Integrating Anomaly Detection into Agentic AI for Proactive Risk Management in Human Activity
Farbod Zorriassatine, Ahmad Lotfi
TLDR
This paper proposes integrating anomaly detection into agentic AI to proactively manage human activity risks, like falls, by identifying subtle movement deviations.
Key contributions
- Existing fall mitigation systems struggle with real-world complexity, poor context awareness, and high false alarms.
- Proposes framing fall detection and prediction as anomaly detection problems.
- Integrates anomaly detection into agentic AI for proactive risk management in human activity.

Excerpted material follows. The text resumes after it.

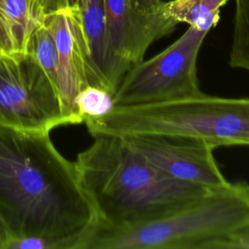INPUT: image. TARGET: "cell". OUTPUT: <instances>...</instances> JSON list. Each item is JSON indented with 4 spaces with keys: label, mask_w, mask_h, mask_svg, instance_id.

- Introduces a conceptual framework for adaptive, dynamic risk management workflows.
Why it matters
This paper offers a novel perspective by reframing fall prediction as an anomaly detection problem within agentic AI. This approach promises more robust, context-aware risk management, potentially reducing falls and improving safety for vulnerable populations. It moves beyond static solutions.
Original Abstract
Agentic AI, with goal-directed, proactive, and autonomous decision-making capabilities, offers a compelling opportunity to address movement-related risks in human activity, including the persistent hazard of falls among elderly populations. Despite numerous approaches to fall mitigation through fall prediction and detection, existing systems have not yet functioned as universal solutions across care pathways and safety-critical environments. This is largely due to limitations in consistently handling real-world complexity, particularly poor context awareness, high false alarm rates, environmental noise, and data scarcity. We argue that fall detection and fall prediction can usefully be formulated as anomaly detection problems and more effectively addressed through an agentic AI system. More broadly, this perspective enables the early identification of subtle deviations in movement patterns associated with increased risk, whether arising from age-related decline, fatigue, or environmental factors. While technical requirements for immediate deployment are beyond the scope of this paper, we propose a conceptual framework that highlights potential value. This framework promotes a well-orchestrated approach to risk management by dynamically selecting relevant tools and integrating them into adaptive decision-making workflows, rather than relying on static configurations tailored to narrowly defined scenarios.